● Verplichte opdrachten:
**A.** Neem uit het fragment over de Kerk als lichaam van Christus woordelijk het stuk over dat begint bij "Het hoofd van dit" en eindigt bij "Kol 1, 15-18).".
**B.** Beantwoord de volgende vragen over het fragment over de Kerk als lichaam van Christus, elk antwoord op een eigen regel en op dezelfde manier gemarkeerd.
(i) Aan wie werd de genade geschonken die bovenaan de gaven staat?
(ii) Wie is het hoofd van het lichaam?
(iii) Met welke functie hebben de heilige vaders de taak van de Geest vergeleken?
**C.** Pak het fragment over de Kerk als lichaam van Christus op na de laatste zin en schrijf het verder.

───── Tekstfragment ─────

Het is één en dezelfde Geest, die zijn verschillende gaven uitdeelt tot nut van
de Kerk, volgens zijn rijkdom en overeenkomstig de eisen van de verschillende
bedieningen (vgl 1Kor 12, 1-11).
Onder deze gaven
staat bovenaan de genade, die geschonken werd aan de apostelen, aan wier gezag
de Geest zelf ook aan de charismatici onderwerpt (vgl 1 Kor 14).
Dezelfde Geest
maakt het lichaam één door zichzelf en door zijn kracht en door de innerlijke
verbondenheid van de ledematen; en zó wekt en stimuleert Hij de liefde onder de
gelovigen. Als daarom één lid lijdt, delen alle ledematen in het lijden; wordt
één lid geëerd delen alle in de vreugde (vgl 1Kor 12,26).
Het hoofd van dit lichaam is Christus. Hij is het
Beeld van de onzichtbare God en in Hem is alles geschapen. Hij bestaat vóór
allen, en alles bestaat in Hem. Hij is het Hoofd van het lichaam, dat de Kerk
is. Hij is de Oorsprong, de Eerstgeborene uit de doden, opdat Hij is alles de
eerste zou zijn (vgl Kol 1, 15-18).
Door de grootheid
van zijn macht heerst Hij over het hemelse en het aardse, en door zijn alles
overtreffende volmaaktheid en zijn werking vervult Hij heel het lichaam met de
rijkdom van zijn heerlijkheid (vgl Ef 1, 18-23).
Alle ledematen moeten aan Hem gelijkvormig worden,
totdat Christus in hen gevormd is (vgl Gal 4, 1).
Daarom worden wij
opgenomen in de mysteries van zijn leven, aan Hem gelijkvormig, met Hem
gestorven en met Hem verrezen, om eens met Hem te heersen (vgl Fil 3, 21; 2Tim
2, 11; Ef 2, 6; Kol 2, 12; enz).
Nog pelgrims op
aarde, Hem volgend in lijden en vervolging, worden wij één met Hem in zijn
lijden, gelijk het lichaam met het hoofd; wij delen in zijn lijden om ook te
delen in zijn verheerlijking (vgl Rom 8, 17).
.
Van Hem "moet het gehele lichaam, door
geledingen en verbindingen gestut en samengehouden, zijn goddelijke wasdom ontvangen"
(Kol. 2, 19).
Hij zelf zorgt, dat
er in zijn lichaam, de Kerk, voortdurend de gaven zijn van de bedieningen,
waarin, wij, door zijn kracht, elkaar van dienst zijn voor ons heil, opdat wij
ons in liefde aan de waarheid houden en in ieder opzicht toegroeien naar Hem,
die ons Hoofd is (vgl Ef 4, 11-16).
Om ons voortdurend te vernieuwen in zichzelf (vgl
Ef 4, 23), heeft Hij ons
meegedeeld van zijn Geest, die één en dezelfde is in het Hoofd en in de
ledematen en die aan heel het lichaam zó leven, eenheid en stuwing geeft, dat
de heilige vaders zijn taak hebben vergeleken met de functie, die het
levensbeginsel, de ziel, heeft in het menselijk lichaam.

───── Gegevens voor analyse ─────

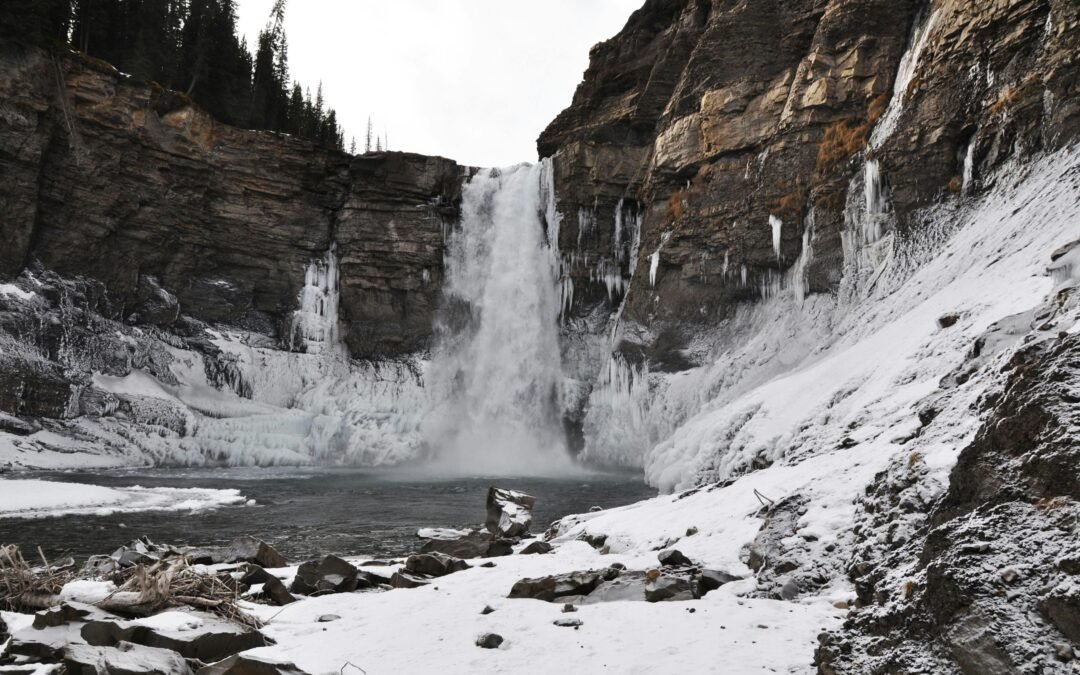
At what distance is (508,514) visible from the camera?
488 inches

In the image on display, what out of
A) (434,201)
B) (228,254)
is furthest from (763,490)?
(228,254)

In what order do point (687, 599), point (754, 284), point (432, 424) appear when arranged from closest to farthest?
point (687, 599)
point (754, 284)
point (432, 424)

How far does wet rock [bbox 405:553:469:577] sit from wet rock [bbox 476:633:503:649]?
3.02m

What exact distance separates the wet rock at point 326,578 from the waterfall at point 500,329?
2415 cm

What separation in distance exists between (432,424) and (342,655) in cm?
2864

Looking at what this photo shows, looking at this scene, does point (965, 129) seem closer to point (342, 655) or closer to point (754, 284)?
point (754, 284)

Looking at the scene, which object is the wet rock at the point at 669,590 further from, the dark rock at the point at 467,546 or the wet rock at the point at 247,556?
the wet rock at the point at 247,556

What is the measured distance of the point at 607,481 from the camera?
24.0 meters

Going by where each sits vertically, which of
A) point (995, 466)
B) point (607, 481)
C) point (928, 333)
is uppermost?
point (928, 333)

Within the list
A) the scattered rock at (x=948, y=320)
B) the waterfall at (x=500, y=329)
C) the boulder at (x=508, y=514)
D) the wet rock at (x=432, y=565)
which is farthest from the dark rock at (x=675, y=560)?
the waterfall at (x=500, y=329)

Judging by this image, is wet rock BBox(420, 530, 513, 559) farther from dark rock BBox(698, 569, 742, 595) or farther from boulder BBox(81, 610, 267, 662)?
boulder BBox(81, 610, 267, 662)

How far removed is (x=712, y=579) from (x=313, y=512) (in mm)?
11825

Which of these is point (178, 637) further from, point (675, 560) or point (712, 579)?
point (675, 560)

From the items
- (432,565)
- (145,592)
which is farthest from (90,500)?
(145,592)
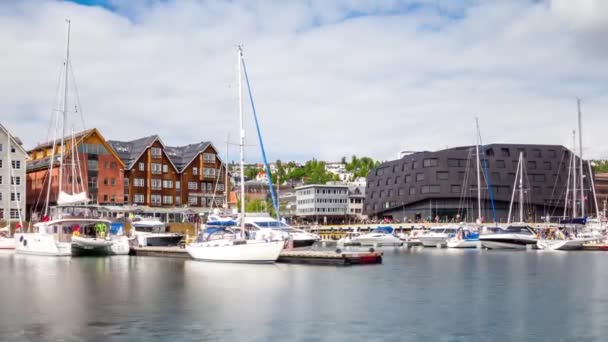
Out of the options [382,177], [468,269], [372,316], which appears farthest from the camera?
[382,177]

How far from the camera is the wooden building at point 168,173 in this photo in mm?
123625

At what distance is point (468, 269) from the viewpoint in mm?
60250

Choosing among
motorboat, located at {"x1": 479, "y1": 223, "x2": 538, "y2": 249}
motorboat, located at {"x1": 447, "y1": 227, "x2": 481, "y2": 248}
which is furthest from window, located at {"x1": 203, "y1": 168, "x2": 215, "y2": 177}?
motorboat, located at {"x1": 479, "y1": 223, "x2": 538, "y2": 249}

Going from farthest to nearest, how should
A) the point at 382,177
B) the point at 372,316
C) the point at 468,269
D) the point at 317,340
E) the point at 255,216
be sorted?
the point at 382,177
the point at 255,216
the point at 468,269
the point at 372,316
the point at 317,340

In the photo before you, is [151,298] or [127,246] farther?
[127,246]

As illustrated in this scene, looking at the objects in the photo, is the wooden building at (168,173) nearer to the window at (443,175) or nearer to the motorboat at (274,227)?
the motorboat at (274,227)

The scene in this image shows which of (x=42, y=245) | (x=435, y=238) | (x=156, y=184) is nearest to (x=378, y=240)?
(x=435, y=238)

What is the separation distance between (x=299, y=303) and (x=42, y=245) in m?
45.1

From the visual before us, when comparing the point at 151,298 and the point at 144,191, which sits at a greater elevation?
the point at 144,191

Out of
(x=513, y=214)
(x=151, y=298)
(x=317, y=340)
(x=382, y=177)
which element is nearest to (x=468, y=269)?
(x=151, y=298)

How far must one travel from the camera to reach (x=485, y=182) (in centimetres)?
15500

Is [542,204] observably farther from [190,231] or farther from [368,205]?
[190,231]

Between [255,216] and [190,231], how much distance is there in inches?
1350

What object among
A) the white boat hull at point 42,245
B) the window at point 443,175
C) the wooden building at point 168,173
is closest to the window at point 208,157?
the wooden building at point 168,173
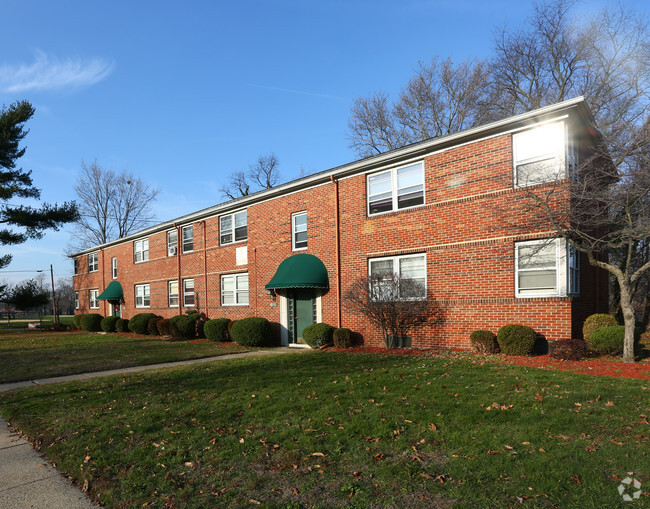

─────

● Schriftelijke antwoorden:
**A.**
Het hoofd van dit lichaam is Christus. Hij is het
Beeld van de onzichtbare God en in Hem is alles geschapen. Hij bestaat vóór
allen, en alles bestaat in Hem. Hij is het Hoofd van het lichaam, dat de Kerk
is. Hij is de Oorsprong, de Eerstgeborene uit de doden, opdat Hij is alles de
eerste zou zijn (vgl Kol 1, 15-18).

**B.**
(i) Aan de apostelen.
(ii) Christus.
(iii) Met de functie die het levensbeginsel, de ziel, heeft in het menselijk lichaam.

**C.**
De Kerk van haar
kant is onderdanig aan haar Hoofd (Ef. 5, 23-24).
"Omdat in
Hem de gehele volheid der Godheid lichamelijk woont" (Kol. 2, 9)
, vervult Hij de
Kerk, die zijn lichaam en zijn volheid is, met zijn goddelijke gaven (vgl Ef 1,
12-23),
opdat zij mag streven naar de gehele volheid Gods
en deze mag bereiken (vgl Ef 3, 19)”.
In het mysterie van de Eucharistische handeling delen,
zoals gezien, – naast het Hoofd dat Christus is - ook de ledematen van het
gehele Mystieke Lichaam van Christus.
Vandaag is het de laatste zondag van de Paastijd die
voorafgaat aan het Hoogfeest van Pinksteren dat de Paastijd voltooit en
bekroont.
De Postcommunie verwoordt met vast geloof dat het
heilsplan van God zich aldus voltrekt (confidamus ….faciendum).
De H. Communie, het Lichaam van Christus, de door het
vuur van de H. Geest doorstroomde gave, moge ons dichter bij God brengen. Het
nuttigen van dit hemelse Brood moge in ons de gloed opwekken die God op
Pinksteren over de Apostelen uitstortte. Hoe het vuur in hen brandde, liet hun
optreden zonder terughoudendheid voor het volk zien. Jezus Christus was gekomen
om vuur op aarde te brengen en hoezeer wenste Hij dat het zou ontbranden (vgl.
Lc 12, 29).
Wij weten uit de beloften van Jezus met welk verheven
doel Hij ons heeft herschapen; die heerlijkheid die Hij als Hoofd van het
Lichaam dat de Kerk is, reeds bezit.
“Hij is niet van onze zijde geweken, zwakke mensen
heeft Hij hoop gegeven: Hij is ons Hoofd, wij vormen zijn Lichaam. Waarheen Hij
ons is voorgegaan, zullen wij eenmaal volgen” (cf prefatie Hoogfeest van
Hemelvaart). Het is zinvol om het Paasmysterie nog eens biddend te gedenken met de bede te mogen delen in de dood en de heerlijkheid van Christus, totdat we volkomen deelhebben aan de goddelijke natuur.